REPUTATION FOR A SONG (331 pp.)]—Edward Grierson—Knopf ($3.50).
When the prosecuting counsel opened his case for the Crown in the trial of Rupert Laurence Anderson, aged 18 and charged with murdering his father, he told the jury: “It is of small things that I shall tell, small hatreds, small jealousies, small desires.”
Small people too, he might have added. Decent, ineffectual Robert Anderson was no match for his wife Laura when they began squabbling over the children. Laura hated him; she also hated their spiritless daughter Margaret, because she was so much like her father. Thanks to Laura’s interventions, Margaret never even got to kiss the cautious clergyman she might have married. Lazy brother Rupert, meantime, whiled away delicious summer nights with a ripe barmaid named Joy. But his mother Laura thought Rupert could do no wrong—not even on the night of Oct. 5, when he picked up a heavy poker and brought it crashing down on Papa Anderson’s skull.

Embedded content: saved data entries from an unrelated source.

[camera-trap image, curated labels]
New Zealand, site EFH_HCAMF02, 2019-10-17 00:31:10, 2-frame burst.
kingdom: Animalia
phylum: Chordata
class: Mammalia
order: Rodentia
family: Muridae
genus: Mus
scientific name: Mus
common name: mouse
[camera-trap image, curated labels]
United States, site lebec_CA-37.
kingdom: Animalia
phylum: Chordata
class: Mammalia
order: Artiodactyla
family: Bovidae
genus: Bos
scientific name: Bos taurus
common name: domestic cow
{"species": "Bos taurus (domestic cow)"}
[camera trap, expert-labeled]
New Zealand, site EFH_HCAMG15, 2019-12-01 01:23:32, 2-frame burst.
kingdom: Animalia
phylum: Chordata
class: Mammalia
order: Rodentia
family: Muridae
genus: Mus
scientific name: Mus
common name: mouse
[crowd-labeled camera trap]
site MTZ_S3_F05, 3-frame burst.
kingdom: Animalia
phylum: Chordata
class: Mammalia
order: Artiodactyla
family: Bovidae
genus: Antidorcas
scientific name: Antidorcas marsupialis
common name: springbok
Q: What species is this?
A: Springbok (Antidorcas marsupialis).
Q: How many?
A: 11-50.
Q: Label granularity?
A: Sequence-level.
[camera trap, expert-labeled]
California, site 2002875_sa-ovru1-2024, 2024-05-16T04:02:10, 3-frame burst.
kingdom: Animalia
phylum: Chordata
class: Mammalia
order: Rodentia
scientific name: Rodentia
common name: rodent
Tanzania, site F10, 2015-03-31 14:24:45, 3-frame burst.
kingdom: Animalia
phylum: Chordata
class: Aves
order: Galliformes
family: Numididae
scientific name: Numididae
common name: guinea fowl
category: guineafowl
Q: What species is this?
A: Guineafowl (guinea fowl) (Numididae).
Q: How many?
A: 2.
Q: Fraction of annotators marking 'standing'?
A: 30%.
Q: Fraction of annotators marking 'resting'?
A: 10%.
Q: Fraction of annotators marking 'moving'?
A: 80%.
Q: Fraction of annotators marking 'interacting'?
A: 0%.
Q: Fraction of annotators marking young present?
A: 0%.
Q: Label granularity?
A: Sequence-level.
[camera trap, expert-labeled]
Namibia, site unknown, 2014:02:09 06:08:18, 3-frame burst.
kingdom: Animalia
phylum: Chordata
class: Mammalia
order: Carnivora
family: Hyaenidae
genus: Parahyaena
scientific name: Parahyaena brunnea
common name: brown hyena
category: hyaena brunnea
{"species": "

In Reputation for a Song, British Novelist Edward Grierson has carpentered a trimly joined plot, with Freudian underpinnings and a legalistic overlay, to describe the ugly events leading up to the fatal night in the little English town and the court battle that followed. Having disposed of the body, mother and son buttress the boy’s plea of- self-defense by disposing of the dead man’s reputation. Margaret threatens to tell all; but even she is finally persuaded that her brother’s neck is worth more than her father’s name, remains silent when testimony paints the dead man as a brute and drunkard. Novelist Grierson’s feeling: well might the ghost of Robert Anderson weep with Omar Khayyám, “Indeed the Idols I have loved so long / Have . . . sold my Reputation for a Song.”
In England, Novelist Grierson, 38, has been somewhat prematurely compared to E. M. Forster. In this book, he invests a good deal of intelligence and technical equipment in a very slight case of mur der, but does not help matters for the reader by his plodding, impersonal style and easily recognizable but one-dimensional British types. His point seems to be that justice can be blind. Nobody will disagree.